Amy Yang wins the 2024 KPMG Women's PGA Championship and secures her spot on Korea's Olympic golf team.

Back at Sahalee Country Club in Washington for the first time since 2016, the KPMG Women’s PGA Championship had plenty of exciting storylines to look forward to:

  • Would Brooke Henderson shoot another record 65 on this course enroute to victory?
  • Would Lydia Ko top the leaderboard again and finish strong?
  • Which players would officially qualify to represent their countries at the Olympics only a few weeks away?

We have answers to all those questions, and more. But first, let’s celebrate Amy Yang’s first win of the season – and her first major championship.

Amy Yang’s Win Honors Korean Heritage in Many Ways

When Yang sunk that tap-in putt to win the KPMG Championship, she solidified her spot on the Olympic team representing the Republic of Korea. She is the first Korean to win on the LPGA Tour in 2024 and is now the 6th player from Korea to win the KPMG Women’s PGA Championship, helping Korea rank second in number of winners of this particular major.

Written problem
Answer these questions from the championship recap above:
1. At which club was the KPMG Women's PGA Championship held, and since what year had it not been played there?
2. Which player's record score of 65 on this course does the recap mention?
3. Among players from Korea, what number winner of the KPMG Women's PGA Championship is Amy Yang?

Data excerpt
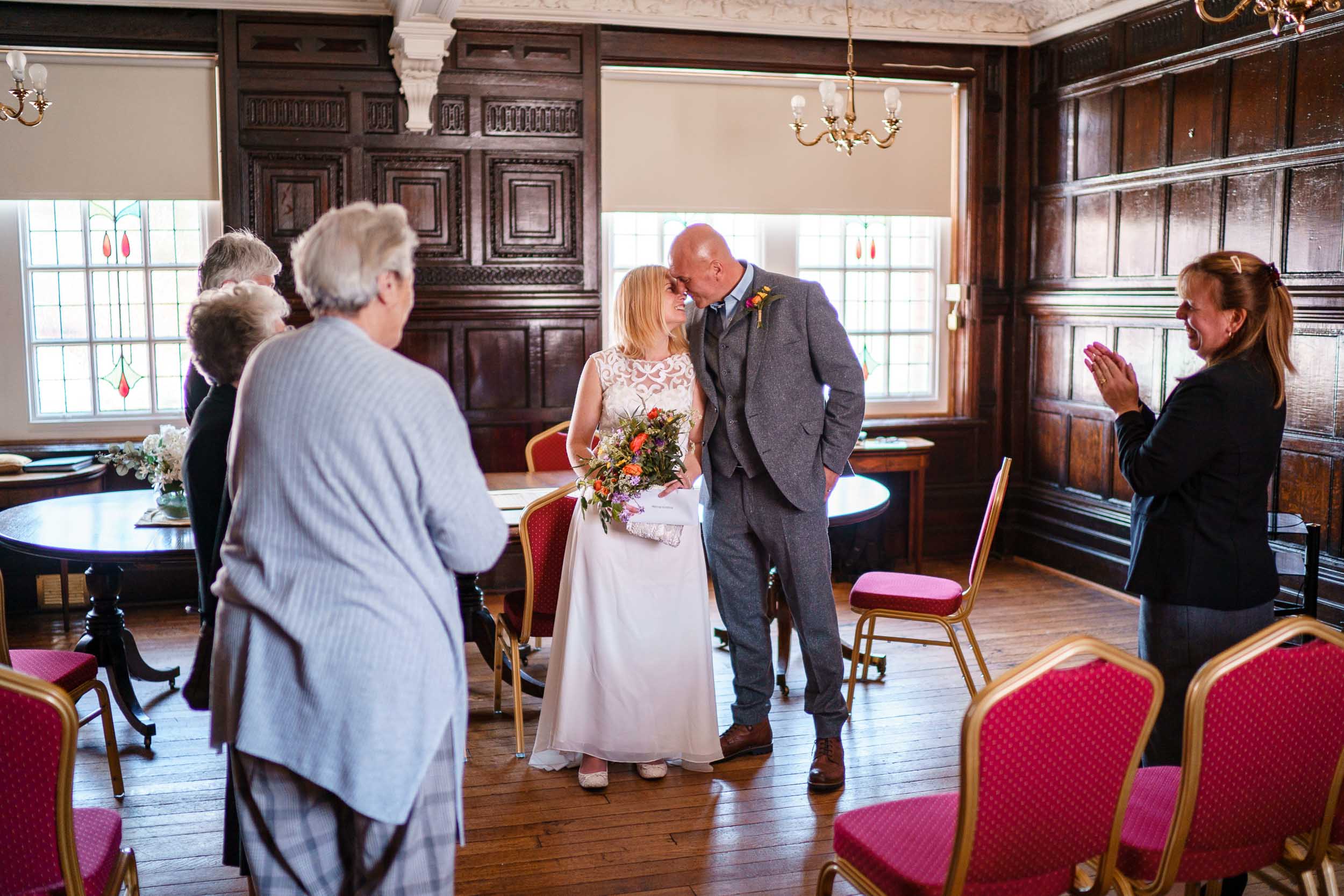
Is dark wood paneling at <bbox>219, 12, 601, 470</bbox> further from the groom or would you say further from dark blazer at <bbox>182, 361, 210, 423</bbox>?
dark blazer at <bbox>182, 361, 210, 423</bbox>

Full output
1. Sahalee Country Club in Washington; 2016.
2. Brooke Henderson's.
3. The 6th.